I was also hoping that since the framebuffer is a more generic device that it would support screen rotations, but so far xrandr reports no possibilities other than 'normal'. This also merits some more attention.
I tried running both Gnome and KDE for a while, and they work fine, they even work well, but in the end I went back to a simpler OpenBox and a couple of dockapps. I had previously been using PerlPanel but lately decided it was also to bulky and moved to fbpanel for managing workspaces and windows, and for launching a few key applications. The combination of OpenBox and fbpanel provides every bit of functionality I need and is snappy, especially compared to Gnome,...
xpdf is the quickest pdf reader I know of. No full screen mode and has trouble with the occasional bit of exotic pdf weirdness, but otherwise a good staple. Evince is nice for full screen reading, especially with a functional joystick, and will even rotate the doc, eliminating almost all of what I wanted general X rotation for.
dillo works well for reading simple html, though kind of ugly, and no CSS. dillo is being ported to fltk which should improve its looks enormously. Maybe it will get some other advanced HTML support in the process. There are also, of course, the text based browsers, w3m, lynx, links,... which are good enough for many purposes, but I will mention links2 in particular becaus it turns out to have a graphics mode. Start it as 'links2 -g' and you get a fully functional graphical web brower. It is slamming fast, probably faster then dillo.
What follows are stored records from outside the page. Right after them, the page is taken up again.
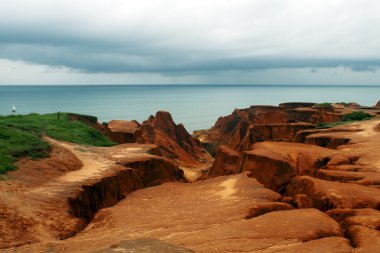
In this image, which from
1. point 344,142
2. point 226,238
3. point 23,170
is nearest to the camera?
point 226,238

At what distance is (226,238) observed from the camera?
12.6 m

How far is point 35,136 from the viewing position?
28641mm

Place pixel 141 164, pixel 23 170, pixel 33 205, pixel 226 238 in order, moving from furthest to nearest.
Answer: pixel 141 164, pixel 23 170, pixel 33 205, pixel 226 238

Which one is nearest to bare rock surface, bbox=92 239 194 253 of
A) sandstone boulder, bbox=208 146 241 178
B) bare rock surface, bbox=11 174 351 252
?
bare rock surface, bbox=11 174 351 252

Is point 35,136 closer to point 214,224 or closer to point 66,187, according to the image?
point 66,187

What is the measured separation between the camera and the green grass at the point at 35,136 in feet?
77.6

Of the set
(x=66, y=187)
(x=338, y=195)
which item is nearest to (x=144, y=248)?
(x=338, y=195)

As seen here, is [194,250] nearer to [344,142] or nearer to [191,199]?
[191,199]

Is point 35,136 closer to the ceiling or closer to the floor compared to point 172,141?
closer to the ceiling

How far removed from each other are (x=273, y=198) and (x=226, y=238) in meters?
5.07

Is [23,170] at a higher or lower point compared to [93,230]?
higher

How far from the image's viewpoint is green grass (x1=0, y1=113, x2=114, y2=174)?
2366 cm

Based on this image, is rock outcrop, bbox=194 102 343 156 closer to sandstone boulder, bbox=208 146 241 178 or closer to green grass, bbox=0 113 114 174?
sandstone boulder, bbox=208 146 241 178

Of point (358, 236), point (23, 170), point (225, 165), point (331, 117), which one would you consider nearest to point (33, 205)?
point (23, 170)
Like dillo it lacks CSS, frames, Java, Flash, ... links2 is also remarkable because it can use the linux frame buffer device for output so in can run directly from the console, that is, without X! There is a bit of a disadvantage when trying to use this on the ProGear without a keyboard as the touchscreen is not immediately available as a pointer, and, of course, there are no means for text input.
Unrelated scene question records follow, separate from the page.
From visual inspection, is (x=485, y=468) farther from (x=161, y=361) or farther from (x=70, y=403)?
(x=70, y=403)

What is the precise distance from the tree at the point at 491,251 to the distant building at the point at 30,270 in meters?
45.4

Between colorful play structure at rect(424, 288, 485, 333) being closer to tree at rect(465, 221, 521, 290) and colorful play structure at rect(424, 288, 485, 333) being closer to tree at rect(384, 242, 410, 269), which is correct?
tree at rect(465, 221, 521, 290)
For other tools, rox-filer is fine filemanager for this environment, though it will not allow icons on the desktop without letting rox-session manager you entire session and basically run the rox desktop, which is not bad, but also not great enough to be worth the trouble.
gpe-sketchbook is much faster than gournal.
For input xvkbd, xstroke and wmwrite are still all useful in their own way. WMWrite needs an update. An integrated solution like Opie or GPE would be great here.